When the Four Season opened on East 52nd Street in 1959, the NY Times penned one of the most glowing reviews to ever grace their pages. "There has never been a restaurant better keyed to the tempo of Manhattan than the Four Seasons," they declared shortly after its opening that year. "Both in decor and in menu, it is spectacular, modern and audacious. It is expensive and opulent and it is perhaps the most exciting restaurant to open in New York within the last two decades." Have you read a review like that in the recent past?
The Four Seasons wasn't earning these words because of the food it was serving; it was just special, somehow. I'm sure I'd be able to expound upon this had I ever been able to afford a seat by the pool there. "On the whole," the NYT reviewer Craig Claiborne wrote, "the cuisine is not exquisite." And it never really was, and it certainly wasn't as it closed its doors. But even overpriced and mediocre, and not without controversy, the old soul of the place was still a draw for many. Its existence felt nice, as a tie to a more glamorous era, even if you never stepped inside.
Anyway, it's gone now! The Four Seasons shut its doors in the Seagram Buildling on July 16th. Though a new version of the place will open on Park Avenue, it won't feature all the mid-century gems that adorned the iconic 52nd Street space over the decades, as those are currently on the auction block. Yesterday we dropped by the preview, held inside the original space, which still has that iconic pool filled with water.
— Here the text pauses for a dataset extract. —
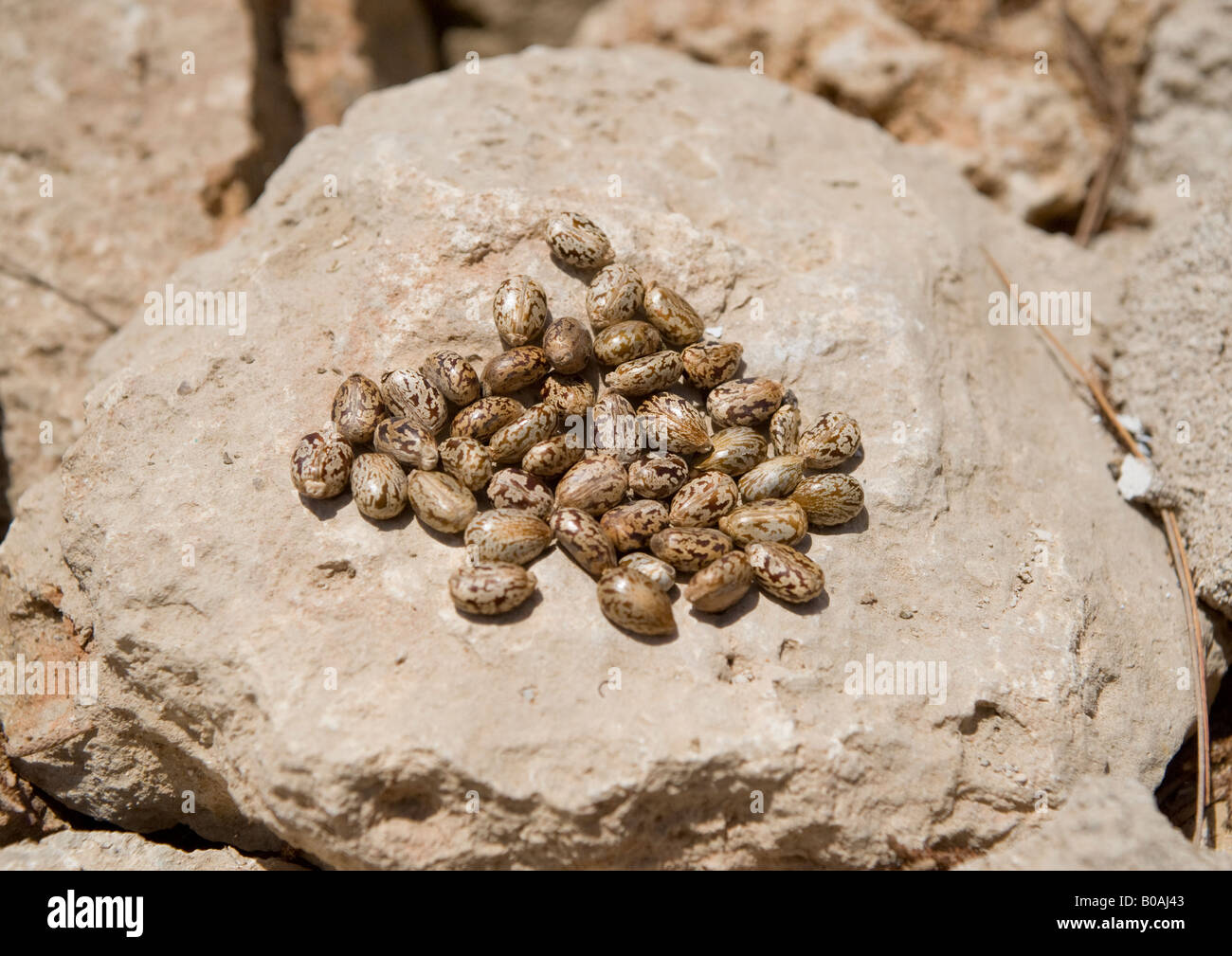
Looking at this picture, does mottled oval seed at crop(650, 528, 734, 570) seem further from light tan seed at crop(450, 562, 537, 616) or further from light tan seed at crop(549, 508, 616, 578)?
light tan seed at crop(450, 562, 537, 616)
Everyone "walked around carefully and spoke in hushed voices," our photographer Scott Heins reported back. "The place feels like a wake held in a department store."
Yuliya Kaspler, a jewelry collector from the Upper East Side, has been coming to the Four Seasons for over 20 years, and was perusing the pieces yesterday—"It's a place that's very familiar and comfortable to me. I collect jewelry, I collect objects, so the pieces that I'm looking for are the pieces that would fit in to my collections and the style of my homes."
Kaspler had her heart set on certain items from the place—"It has to be something iconic to Four Seasons... what are the most iconic silver pieces? The breadbaskets, the three chicken feet. That's what I'm looking for."
Peter Wood, also from the Upper East Side, has been going to the Four Seasons for 28 years, and told us, "It's just magical. It's very hard to describe it otherwise. You're not coming here for just one reason, it's not like you're coming here for a particular dish or food. You're coming here for the experience, the atmosphere, the staff, the environment. You feel like you're losing something important in your life. As all New Yorkers are, we get attached to things."
Those sentimental about the place can white-knuckle onto the past by bringing a piece of it home with them; the public preview will be open until the date of the auction, July 26th. On that day, you can bid in person or online (details here). The starting bids on these items will be a minimum of $200, and go up to about $100,000.
As for Kaspler, she'll be showing up herself—"I wouldn't go to every live auction, this is one I want to be a part of, just to have this as a completion of the experience of Four Seasons."
N.B.: Wine is still being served during the previews.